And the truth is, I really believe that there’s not a lot that singing can’t do. Which got me thinking of what a society would look like if it was modeled on circle singing.
Circle singing is fundamentally un-elitist. Every single person is welcome, from novices to professional musicians. It’s accessible enough for those who are just starting to explore their voices, and it’s challenging enough for those who’ve been singing for years. The circle serves different people in different ways, because circle singing recognizes that we’re all different, and celebrates that — because that’s what makes it work.
While there’s usually one person who starts the circle song, the whole thing is built on shared leadership. Anyone can step into the circle to lead or to solo, and everyone’s contributions are appreciated. A smashing solo is just as loved and admired as a novice’s first attempt at leading.
Less is more.
While you might not think it, simpler is actually better when it comes to improv. The more basic you start, the more room you have to play. It’s kind of like embryology: the simple, omnipotent cells that can become anything are fullest of life. The more developed, specialized cells are much more fragile.
Everyone’s contribution is important.
This applies to any kind of group singing, but it’s especially apparent in circle singing. You can hear the different layers as they come together: the drone to build on, the bass line forming a foundation, the accents, the ornaments, the harmony, the cool descant up top… they all have a place, and the circle song is not the same without any one component.
Generosity is the goal.
“Circle singing is built on a foundation of trust. No one contributes anything that shakes the circle. Instead, everyone focuses on generosity”. Because when it comes down to it, the heart of singing is taking care of the other people you’re singing with — knowing when to take a step back and support them as they shine and when to step forward and have the guts to build on them to create a distinct melody.

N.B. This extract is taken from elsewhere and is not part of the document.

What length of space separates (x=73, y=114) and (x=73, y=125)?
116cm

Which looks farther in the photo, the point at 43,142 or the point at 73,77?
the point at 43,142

I love this quote from Rhiannon, because I think she really encapsulates this concept:
“To create across boundaries and form requires the right combination of willing souls with the same intention, and time and space to work out the kinks. It is a valued and respected aspect of art extending back into all of history and across cultures. This is collaboration as prayer all of us lead and all of us follow. No one makes choices that would shake the foundation. We want our partners to shine. Generosity is the goal Trusting these other humans across all boundaries. All that is left is a fragile, powerful, potent adventure. May it always be so.”
It all comes back to connection.
No matter how divided we may be by our politics, our religion, our moral beliefs, you name it; when we sing together with strangers we’re reminded of just how easy it is to create together. We can see how all those differences that seemed to separate us before are actually what makes us stronger. Having different backgrounds and perspectives make what we create together all that much richer.
I’m not naive.
I know that there are all kinds of things happening in society that don’t line up with this model. But truly huge, historic moments have had their roots in singing. As Dr. Ysaye M. Barnwell reminds us, “The Civil Rights Movement was a singing movement.”
That’s why I would encourage you to pick just one concept from the list and see if you can bring it into your world a little more this week. Change does truly can start with us — so I hope you’ll join me as we create our own circle song in society.